• Post Natal Impact of Maternal Tryptophan Deficiency on Central CO2/PH Chemosensitivity

      Mosher, Bryan P. (2012)
      Cells and mechanisms underlying central chemosensitivity, are poorly understood and can be controversial. Our overarching hypothesis is that brainstem 5-HT and/or GABA neurons contribute to detection and response to changes in pH/CO2. Our experiments are designed to provide insight into respiratory physiology, and pathologies thought to result from chemosensory dysfunction such as the Sudden Infant Death Syndrome (SIDS). A deficiency of 5-HT resulting from maternal dietary restriction could enhance vulnerability to SIDS. It was recently shown that rat pups born to dams fed a tryptophan deficient diet have a reduced number of central 5-HT neurons and reduced ventilatory sensitivity to CO2 (Nattie et al. 2011). Unknown are the relative contributions of central vs peripheral chemoreceptors to this observation, or the residual contributions of 5-HT in the face of this deficiency.

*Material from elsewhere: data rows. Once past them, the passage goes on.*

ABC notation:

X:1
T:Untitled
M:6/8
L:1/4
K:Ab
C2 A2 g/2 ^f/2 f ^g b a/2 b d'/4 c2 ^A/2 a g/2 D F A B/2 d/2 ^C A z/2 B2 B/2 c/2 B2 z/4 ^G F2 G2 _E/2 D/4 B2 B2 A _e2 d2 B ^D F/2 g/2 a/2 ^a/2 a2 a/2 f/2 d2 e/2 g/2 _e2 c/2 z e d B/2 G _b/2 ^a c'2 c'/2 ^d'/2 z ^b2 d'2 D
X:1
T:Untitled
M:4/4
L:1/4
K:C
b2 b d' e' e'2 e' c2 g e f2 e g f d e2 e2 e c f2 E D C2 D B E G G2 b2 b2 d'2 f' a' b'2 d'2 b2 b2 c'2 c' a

In the present study we are extending this initial description using a perfused in situ brainstem model to determine the degree of central chemosensory deficit imparted by maternal tryptophan restriction. We also repeat these studies with pharmacological blockade of a population of 5-HT receptors to illustrate remaining 5-HT and non-5-HT contributions to chemosensitivity. This work reveals important interactions between nutrition and ventilatory control that may aid in the understanding of SIDS.